The presence of dislocation results in lattice strain (distortion). The direction and magnitude of such distortion is expressed in terms of a Burgers vector (b). For an edge type, b is perpendicular to the dislocation line, whereas in the cases of the screw type it is parallel. In metallic materials, b is aligned with close-packed crytallographic directions and its magnitude is equivalent to one interatomic spacing.

Dislocations can move if the atoms from one of the surrounding planes break their bonds and rebond with the atoms at the terminating edge.

It is the presence of dislocations and their ability to readily move (and interact) under the influence of stresses induced by external loads that leads to the characteristic malleability of metallic materials.

Dislocations can be observed using transmission electron microscopy, field ion microscopy and atom probe techniques.

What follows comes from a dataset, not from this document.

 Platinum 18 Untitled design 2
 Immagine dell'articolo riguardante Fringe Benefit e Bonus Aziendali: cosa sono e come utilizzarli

Deep level transient spectroscopy has been used for studying the electrical activity of dislocations in semiconductors, mainly silicon.

• Disclinations are line defects corresponding to "adding" or "subtracting" an angle around a line. Basically, this means that if you track the crystal orientation around the line defect, you get a rotation. Usually they play a role only in liquid crystals.

## Planar defects

• Grain boundaries occur where the crystallographic direction of the lattice abruptly changes. This usually occurs when two crystals begin growing separately and then meet.
• Anti phase boundaries occur in ordered alloys: in this case, the crystallographic direction remains the same, each side of the boundary has an opposite phase: For example if the ordering is usually ABABABAB, an anti phase boundary takes the form of ABABBABA.
• Stacking faults occur in a number of crystal structures, but the common example is in close-packed structures. Face-centered cubic (fcc) structures differ from hexagonal close packed (hcp) structures only in stacking order: both structures have close packed atomic planes with sixfold symmetry -- the atoms form equilateral triangles. When stacking one of these layers on top of another, the atoms are not directly on top of one another -- the first two layers are identical for hcp and fcc, and labelled AB. If the third layer is placed so that its atoms are directly above those of the first layer, the stacking will be ABA -- this is the hcp structure, and it continues ABABABAB. However there is another location for the third layer, such that its atoms are not above the first layer. Instead, the fourth layer is placed so that its atoms are directly above the first layer. This produces the stacking ABCABCABC, and is actually a cubic arrangement of the atoms. A stacking fault is a one or two layer interruption in the stacking sequence, for example if the sequence ABCABABCAB were found in an fcc structure.

## Bulk defects

• Voids are small regions where there are no atoms, and can be thought of as clusters of vacancies.
• Impurities can cluster together to form small regions of a different phase. These are often called precipitates.

## Mathematical Classification Method

A successful mathematical classification method for physical lattice defects, which works not only with the theory of dislocations and other defects in crystals but also, e.g., for disclinations in liquid crystals and for excitations in superfluid $mathrm\left\{He\right\}^3$, is the topological homotopy theory.